A completare il quadro vi è poi la circostanza, tutt’altro che trascurabile, che il nome del Presidente del Consiglio incaricato è stato suggerito, se non imposto, da almeno due cancellerie straniere, quella tedesca e quella francese, senza parlare delle sollecitazioni comunitarie in tal senso (leggi: Barroso) e del gradimento americano, espresso senza ritegno alcuno. La Corte Costituzionale non ha nulla da dire?

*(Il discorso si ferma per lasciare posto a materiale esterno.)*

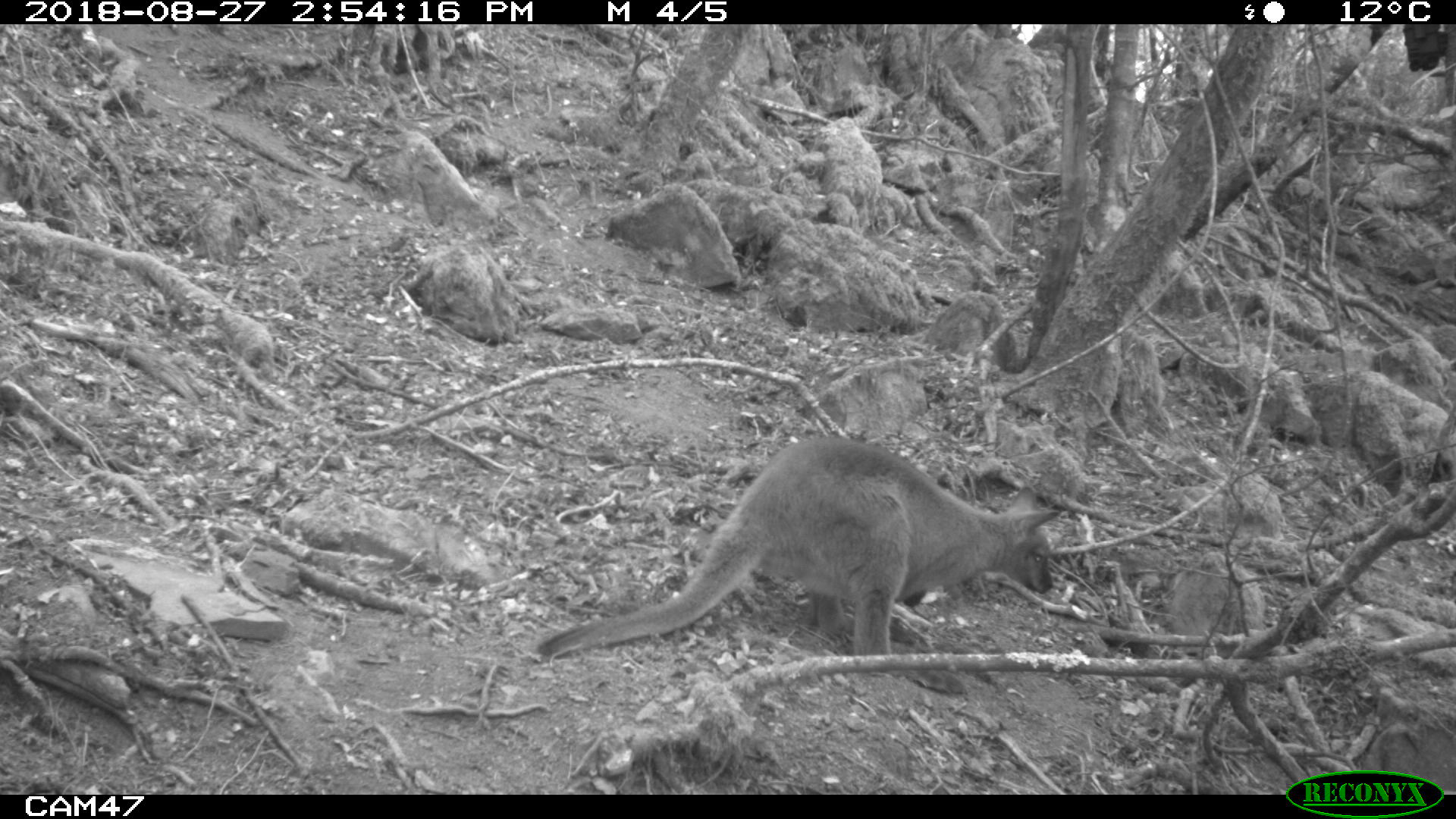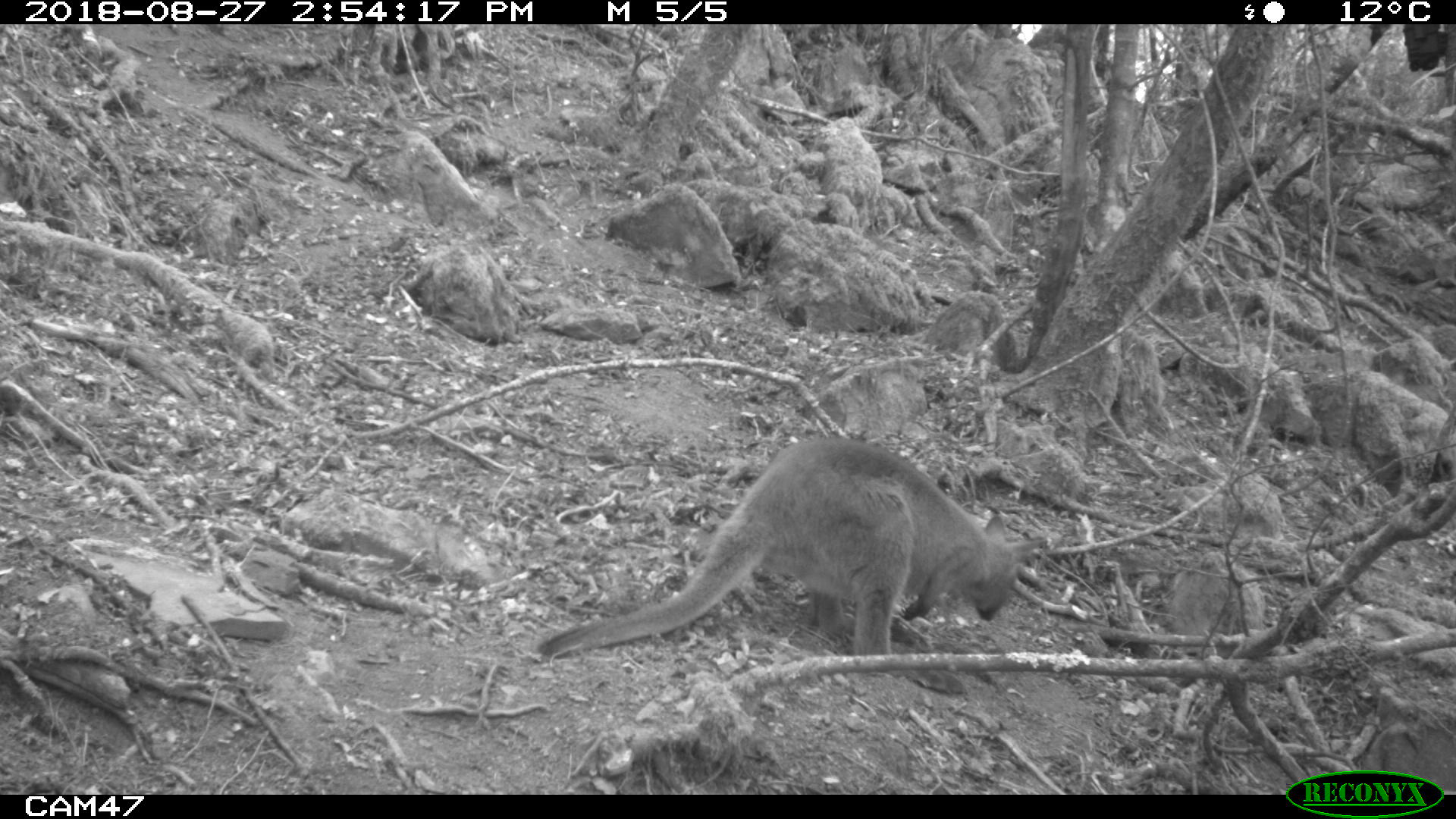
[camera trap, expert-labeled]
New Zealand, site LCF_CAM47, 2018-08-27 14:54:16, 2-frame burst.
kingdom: Animalia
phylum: Chordata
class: Mammalia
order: Diprotodontia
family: Macropodidae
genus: Notamacropus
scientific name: Notamacropus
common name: wallaby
Wallaby (Notamacropus).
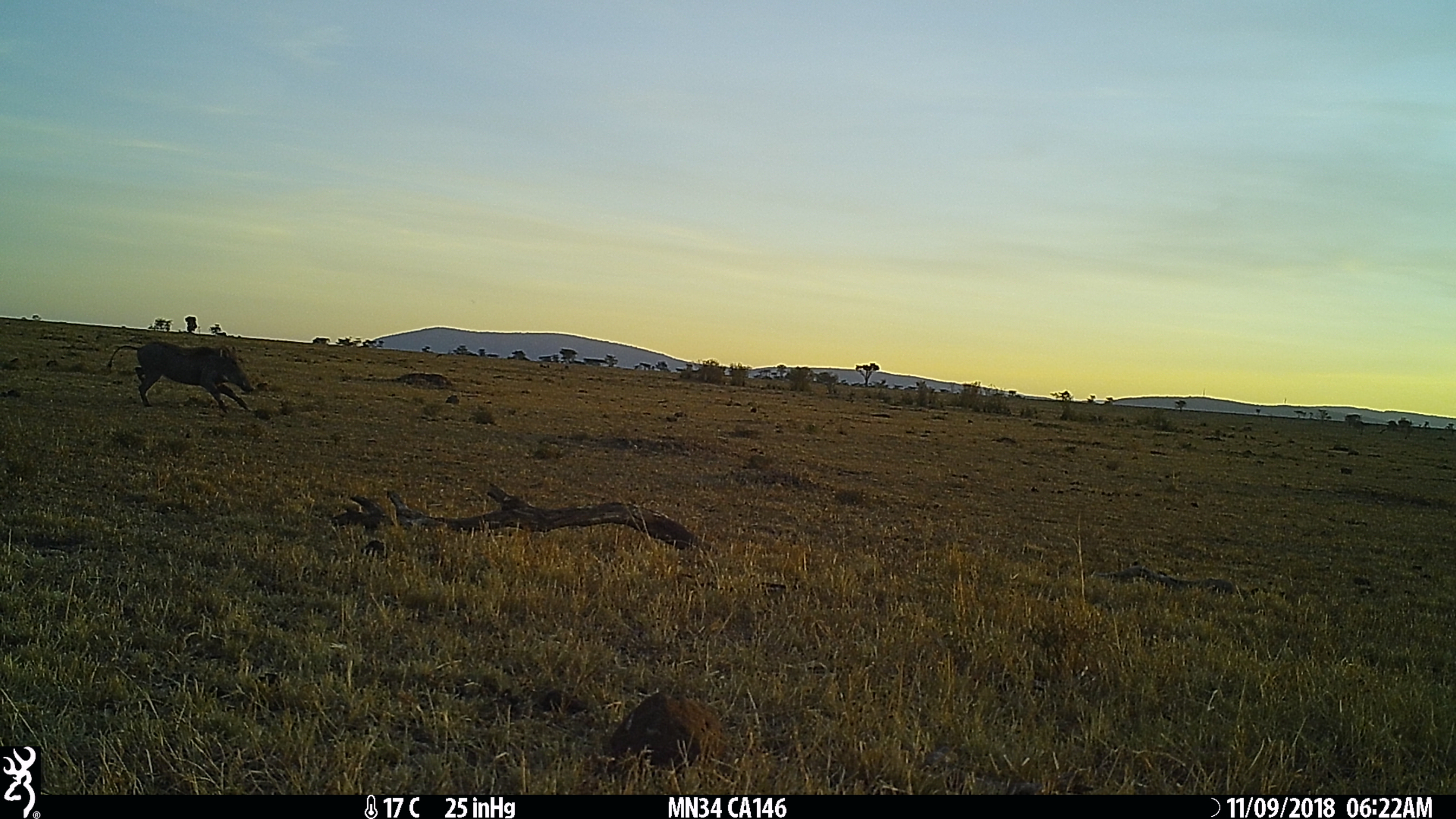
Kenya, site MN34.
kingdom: Animalia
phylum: Chordata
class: Mammalia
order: Artiodactyla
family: Suidae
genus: Phacochoerus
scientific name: Phacochoerus africanus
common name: common warthog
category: warthog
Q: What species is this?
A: Warthog (common warthog) (Phacochoerus africanus).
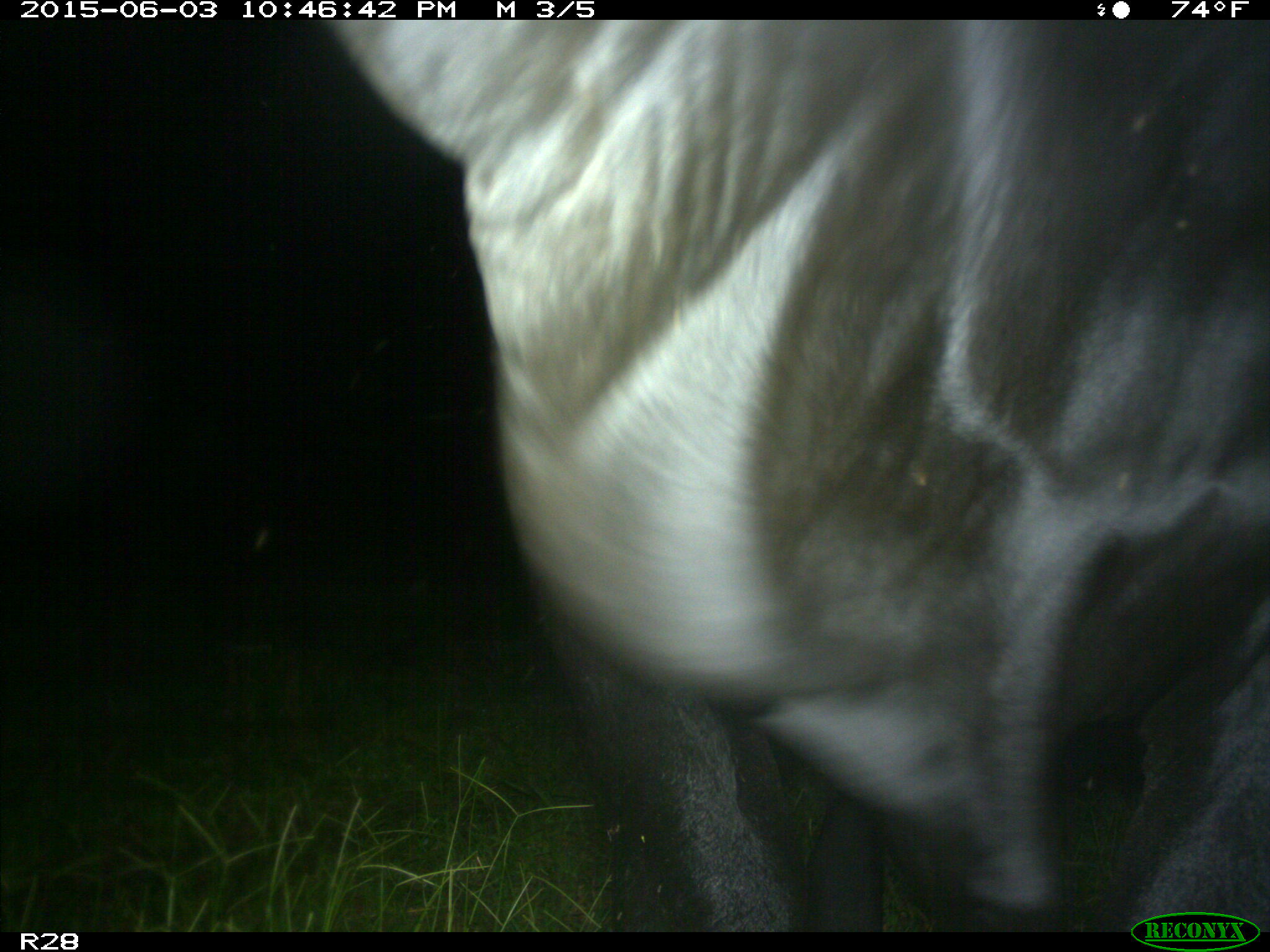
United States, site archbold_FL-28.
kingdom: Animalia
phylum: Chordata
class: Mammalia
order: Artiodactyla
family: Bovidae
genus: Bos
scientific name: Bos taurus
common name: domestic cow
Bos taurus (domestic cow).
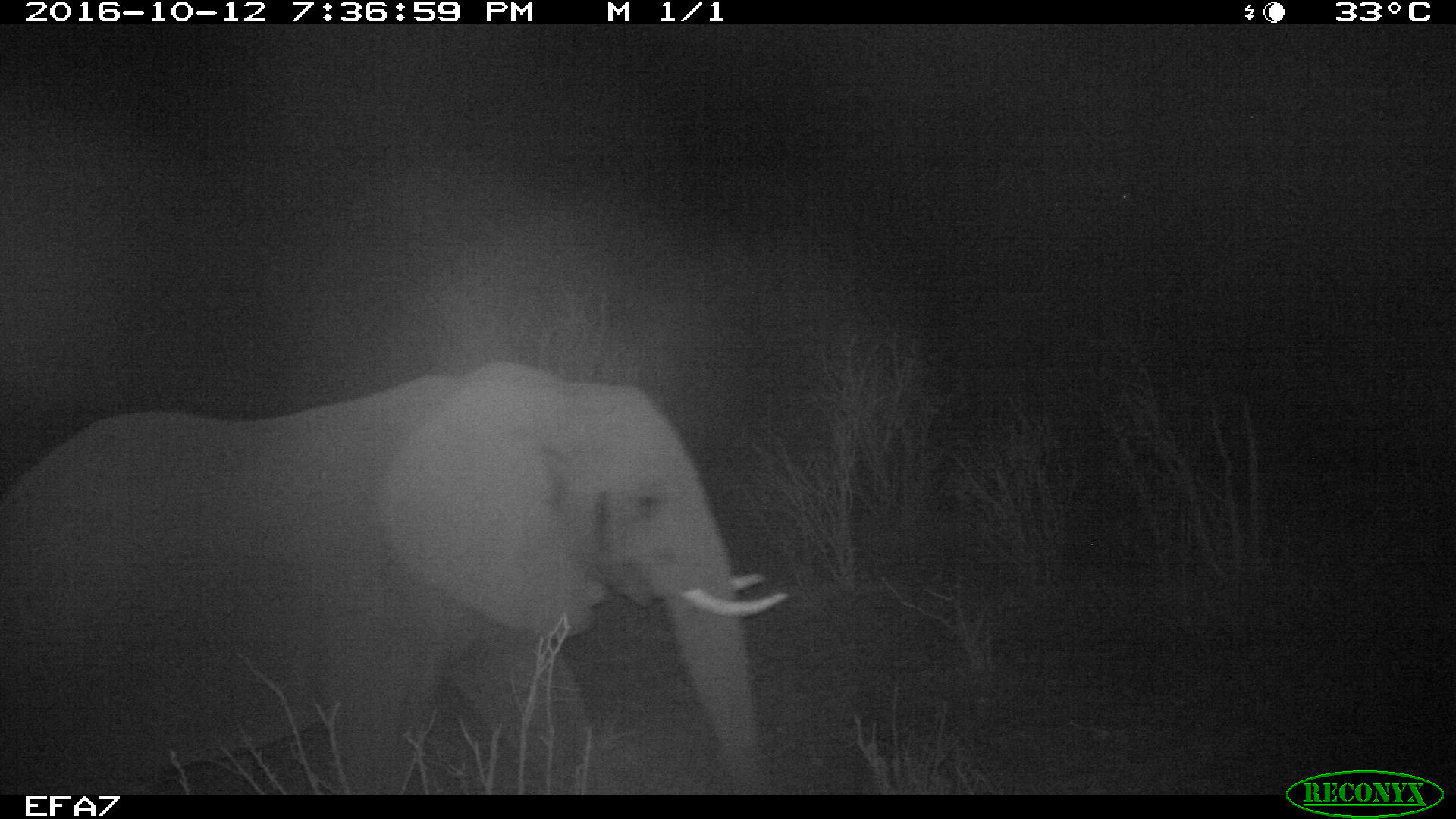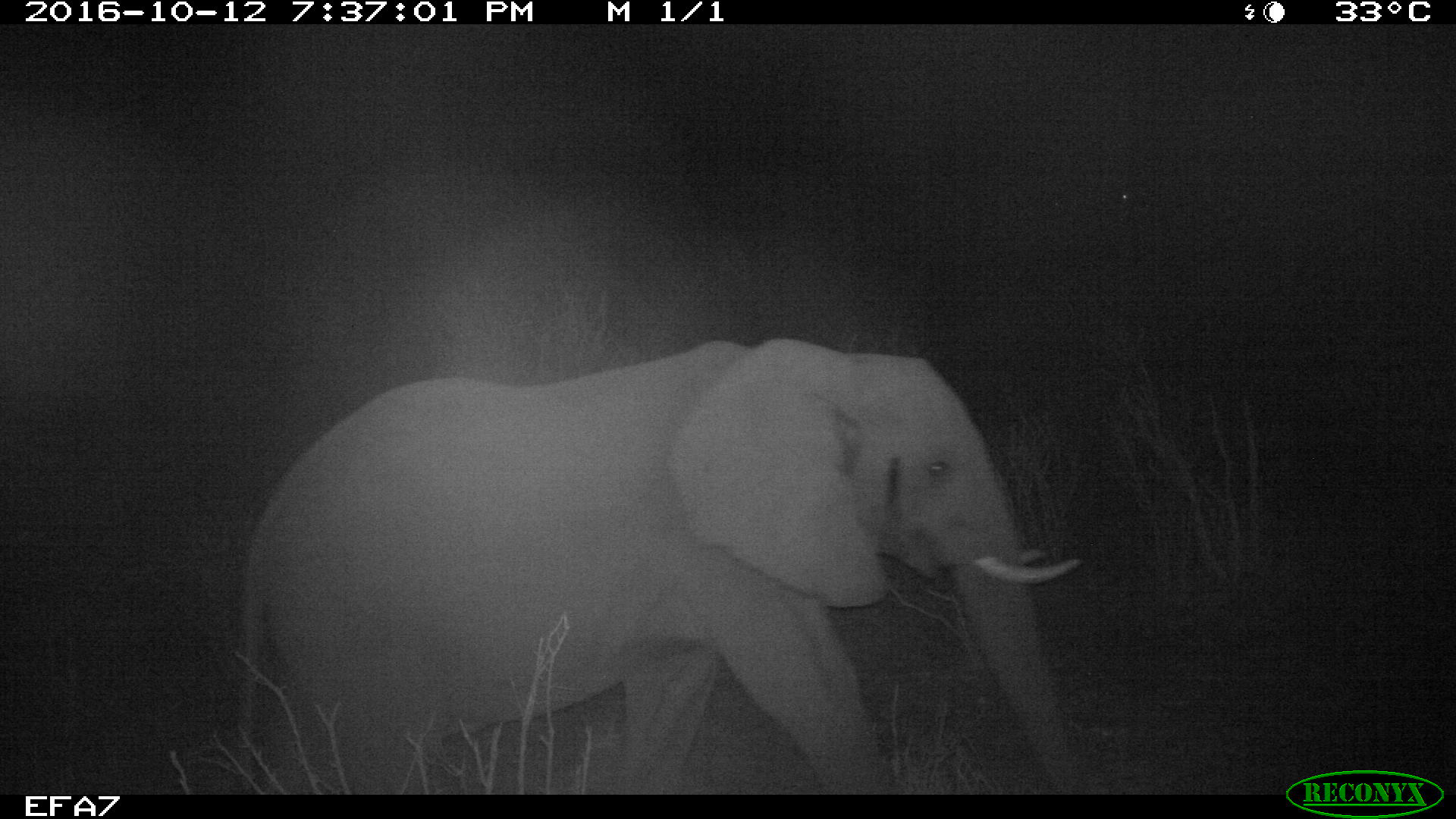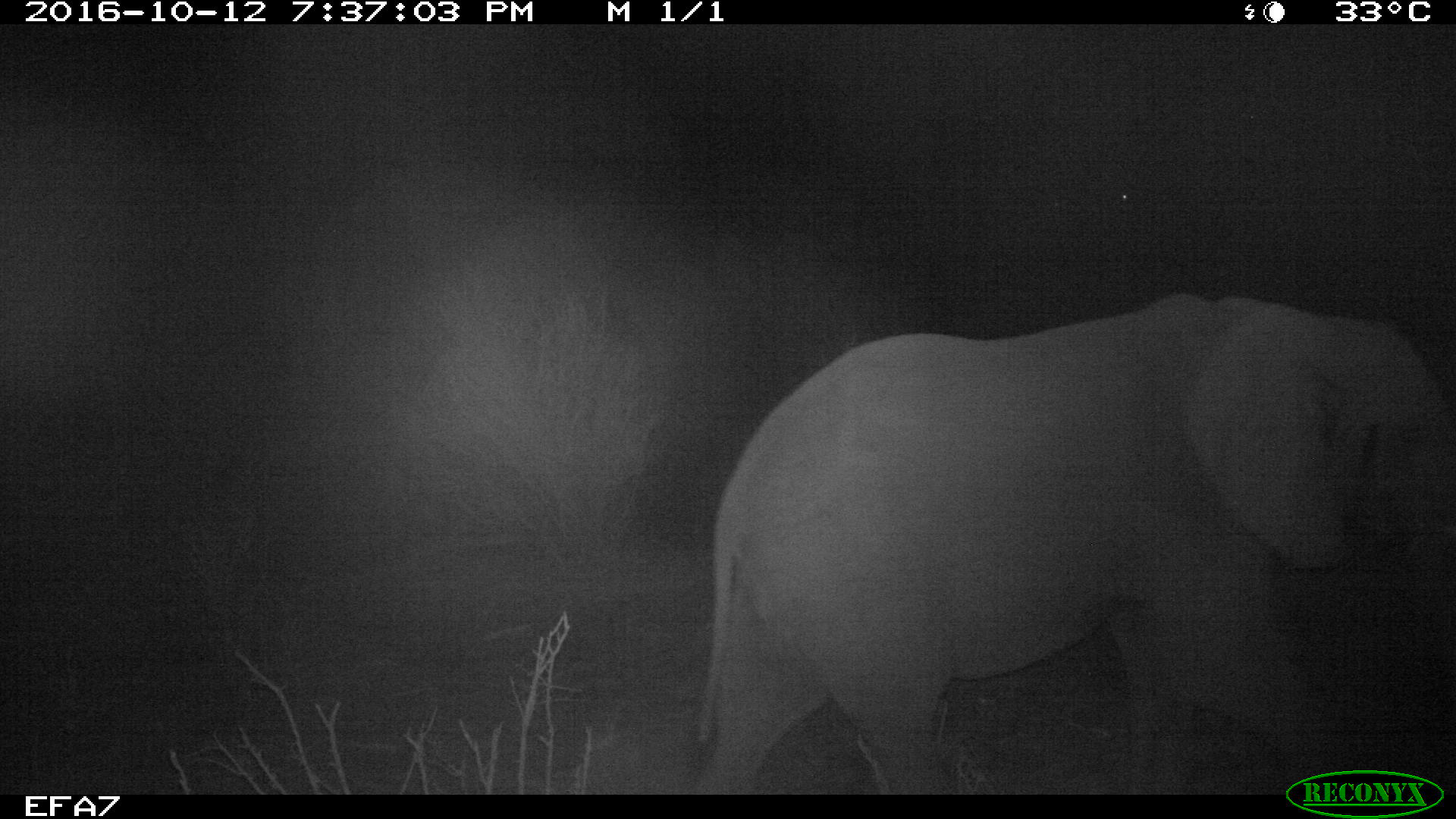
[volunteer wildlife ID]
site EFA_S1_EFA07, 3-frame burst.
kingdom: Animalia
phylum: Chordata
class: Mammalia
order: Proboscidea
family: Elephantidae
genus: Loxodonta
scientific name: Loxodonta africana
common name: african bush elephant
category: elephant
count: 1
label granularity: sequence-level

Il governo Monti dei super-tecnici ha già giurato ed avremo tempo per cercare di capire cos’è avvenuto realmente e che fine ha fatto la democrazia e con piacere registreremo il momento in cui i marxisti immaginari del PD si mangeranno le mani, ma non vorrei che dovessimo arrivare a rimpiangere Berlusconi e la sua allegra compagnia di giro e comportarci come la povera vecchietta di Siracusa. Si racconta che a Siracusa una donna, molto vecchia, mentre tutti chiedevano insistentemente la morte del tiranno Dionisio a causa dell'eccessiva severità dei costumi e delle intollerabili imposte, da sola, ogni giorno, di buon mattino, pregava gli dei affinché il tiranno non venisse ucciso e le sopravvivesse. Quando egli lo seppe, non ammirando la debita benevolenza verso di sè, la chiamò e le chiese perché facesse ciò e quale suo nascosto o segreto beneficio perseguisse. Allora la vecchia disse a Dionisio: "é evidente la ragione del mio proposito infatti da fanciulla, poiché avevamo un tiranno molesto, desideravo fortemente che venisse ucciso o, quanto meno, mandato in esilio in terre lontane. Quando fu ucciso, conquistò il potere un altro molto più feroce di lui. Speravo tanto che finisse anche il suo dominio. Poi sei arrivato tu e ti sei rivelato, in tutti questi anni che hanno coinciso, ahimè, con l’inizio della mia vecchiaia, governatore più insopportabile dei precedenti. Perciò, se tu sarai ucciso, affinché non succeda al tuo posto uno ancora peggiore, offro in sacrificio la mia testa in cambio della tua salvezza". Pare che  Dionisio si vergognò di punire la spiritosa audacia della vecchietta. Per capire in che mani siamo finiti, leggete un po’ come la pensa il prof. Monti:

‎"In Italia, data la maggiore influenza avuta dalla cultura marxista e la quasi assenza di una cultura liberale, si è protratta più a lungo, in una parte dell’opinione pubblica e della classe dirigente, la priorità data alla rivendicazione ideale, su basi di istanze etiche, rispetto alla rivendicazione pragmatica, fondata su ciò che può essere ottenuto, anche con durezza ma in modo sostenibile, cioè nel vincolo della competitività. Questo arcaico stile di rivendicazione, che finisce spesso per fare il danno degli interessi tutelati, è un grosso ostacolo alle riforme. Ma può venire superato. L’abbiamo visto di recente con le due importanti riforme dovute a Mariastella Gelmini e a Sergio Marchionne. Grazie alla loro determinazione, verrà un po’ ridotto l’handicap dell’Italia nel formare studenti, nel fare ricerca, nel fabbricare automobili.”  (Corriere della sera, 2 gennaio 2011)

Praticamente – ha ragione Crozza – sono stati chiamati al governo per risolvere la crisi quelli che la crisi l’hanno provocata. Allora? Cosa avevano da festeggiare, sabato sera, tutti quelli che facevano la spola tra Palazzo Grazioli ed il Quirinale?